NGC 2371/2, planetary nebulae in Gemini - at 69x looks elongated with a distinctly 'figure of 8' look about it, or looking like a peanut. At medium power (138x) the two lobes are very obvious and one lobe (the western one) is much brighter than it's neighbour. At higher power (190x - highest I could go to on such a crummy night and with my collimation a bit out) the appearance is of two ovals adjacent to each other, each elongated approx. north-south. 69x, 138x, 190x + OIII filter.

NGC 2419, globular cluster in Lynx - round, even glow with no condensation.
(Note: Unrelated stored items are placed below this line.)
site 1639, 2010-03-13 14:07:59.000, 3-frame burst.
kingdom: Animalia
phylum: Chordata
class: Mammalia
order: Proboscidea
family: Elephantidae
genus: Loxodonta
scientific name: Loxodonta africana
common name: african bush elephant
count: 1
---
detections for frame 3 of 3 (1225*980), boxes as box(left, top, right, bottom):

Nicely marked out by three bright stars in an arc pointing straight at it. Moderately bright, well defined against background sky. No stars resolved. although with averted vision some granulation (hinting at stars) appears.  69x, 138x, 190x.

Reluctantly packed up at 2300 UT; I would have gone on for a lot longer, only I had to be up at 0600 for work the following morning. It was a good session, better than I expected, despite the crummy conditions and my poor throbbing, massacred, thumb. I have now crept up to 11% of Herschels observed in the initial 400 list.